Partners In Learning Blog Team

Partners In Learning Blog Team
Blog Team

Sunday, June 19, 2011

Special Instruction

I have the privilege of providing early intervention to this wonderful little boy each week.  He was recently diagnosed with autism spectrum disorder (ASD).  ASDs begin before the age of 3 and last throughout a person's life, although symptoms may improve over time. Some children with an ASD show hints of future problems within the first few months of life. In others, symptoms might not show up until 24 months or later.
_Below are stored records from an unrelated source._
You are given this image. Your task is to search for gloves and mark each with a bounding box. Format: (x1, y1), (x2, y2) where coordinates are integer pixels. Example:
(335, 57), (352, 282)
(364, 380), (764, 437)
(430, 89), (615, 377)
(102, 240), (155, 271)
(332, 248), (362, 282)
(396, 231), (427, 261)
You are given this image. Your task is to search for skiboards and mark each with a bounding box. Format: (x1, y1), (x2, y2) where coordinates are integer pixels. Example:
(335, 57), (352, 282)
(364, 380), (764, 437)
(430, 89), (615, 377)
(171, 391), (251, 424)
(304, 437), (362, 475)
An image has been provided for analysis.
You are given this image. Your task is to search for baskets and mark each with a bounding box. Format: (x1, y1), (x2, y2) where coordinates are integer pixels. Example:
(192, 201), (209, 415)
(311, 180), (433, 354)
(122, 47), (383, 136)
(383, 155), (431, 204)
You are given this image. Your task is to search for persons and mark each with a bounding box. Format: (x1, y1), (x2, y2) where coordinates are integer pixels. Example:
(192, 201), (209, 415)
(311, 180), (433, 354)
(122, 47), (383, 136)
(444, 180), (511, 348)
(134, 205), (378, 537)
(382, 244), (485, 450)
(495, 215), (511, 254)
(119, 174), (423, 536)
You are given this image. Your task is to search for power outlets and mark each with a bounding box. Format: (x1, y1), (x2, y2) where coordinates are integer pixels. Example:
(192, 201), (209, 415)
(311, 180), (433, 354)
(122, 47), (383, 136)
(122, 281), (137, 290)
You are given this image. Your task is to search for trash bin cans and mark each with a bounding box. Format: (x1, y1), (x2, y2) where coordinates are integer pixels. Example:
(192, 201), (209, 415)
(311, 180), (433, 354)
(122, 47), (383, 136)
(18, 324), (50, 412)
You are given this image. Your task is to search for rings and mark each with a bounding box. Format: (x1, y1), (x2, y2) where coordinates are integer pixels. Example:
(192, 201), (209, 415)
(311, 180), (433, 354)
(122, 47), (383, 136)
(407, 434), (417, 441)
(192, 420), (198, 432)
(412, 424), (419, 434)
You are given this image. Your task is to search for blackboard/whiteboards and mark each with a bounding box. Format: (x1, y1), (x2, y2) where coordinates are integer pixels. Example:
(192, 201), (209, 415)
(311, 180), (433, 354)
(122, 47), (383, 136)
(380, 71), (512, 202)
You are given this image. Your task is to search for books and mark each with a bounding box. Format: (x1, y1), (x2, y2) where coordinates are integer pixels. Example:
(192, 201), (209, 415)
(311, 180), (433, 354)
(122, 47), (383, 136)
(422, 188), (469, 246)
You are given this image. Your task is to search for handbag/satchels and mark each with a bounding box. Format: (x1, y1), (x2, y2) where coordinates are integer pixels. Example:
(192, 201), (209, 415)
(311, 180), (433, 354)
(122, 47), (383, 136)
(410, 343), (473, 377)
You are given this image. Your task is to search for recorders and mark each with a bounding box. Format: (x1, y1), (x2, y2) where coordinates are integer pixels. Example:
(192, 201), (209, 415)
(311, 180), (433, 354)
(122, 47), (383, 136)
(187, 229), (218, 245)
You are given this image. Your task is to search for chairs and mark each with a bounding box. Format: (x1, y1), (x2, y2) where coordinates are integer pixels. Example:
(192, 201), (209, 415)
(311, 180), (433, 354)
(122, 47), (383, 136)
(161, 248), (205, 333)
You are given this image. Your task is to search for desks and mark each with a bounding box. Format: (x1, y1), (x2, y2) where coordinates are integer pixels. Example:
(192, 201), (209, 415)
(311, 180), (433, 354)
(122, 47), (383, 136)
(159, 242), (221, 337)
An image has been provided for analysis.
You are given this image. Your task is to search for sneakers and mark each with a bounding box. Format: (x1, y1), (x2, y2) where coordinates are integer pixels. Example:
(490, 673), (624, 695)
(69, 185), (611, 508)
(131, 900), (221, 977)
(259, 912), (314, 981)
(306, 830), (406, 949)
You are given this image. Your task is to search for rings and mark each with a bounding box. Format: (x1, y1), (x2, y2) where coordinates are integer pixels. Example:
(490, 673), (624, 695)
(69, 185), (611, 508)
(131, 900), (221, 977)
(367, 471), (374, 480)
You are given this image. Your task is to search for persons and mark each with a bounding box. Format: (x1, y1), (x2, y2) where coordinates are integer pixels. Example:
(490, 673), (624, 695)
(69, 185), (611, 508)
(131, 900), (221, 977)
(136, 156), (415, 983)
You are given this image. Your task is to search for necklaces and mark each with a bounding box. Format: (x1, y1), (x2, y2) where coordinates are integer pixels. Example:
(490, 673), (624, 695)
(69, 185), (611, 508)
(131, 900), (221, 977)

Some children with an ASD seem to develop normally until around 18 to 24 months of age and then they stop gaining new skills, or they lose the skills they once had

In the video, I am working with this child on several of his goals.  I am working on gaining joint attention.  This happens when the child is engaged interacting with the adult or another child.  In this case, I am following his interest to gain his attention and engagement.  He absolutely loves play dough.  I label and describe different features of the activity.  The more joint-attention-activity games you play with the child, the more he will start to initiate play and attempt to include you in the play activity. Any attempt on the part of the child is an opportunity to use words to describe and label the actions of the play. 

In this video you will see this child learning to take turns, attempt to say "ball" and "snake", follow directions "give me five", make eye contact, and imitating what I do.  This child was not able to do any of this just 2 months ago, but with weekly sessions and parent follow through, he is on the way to full engagement and talking.  It's exciting!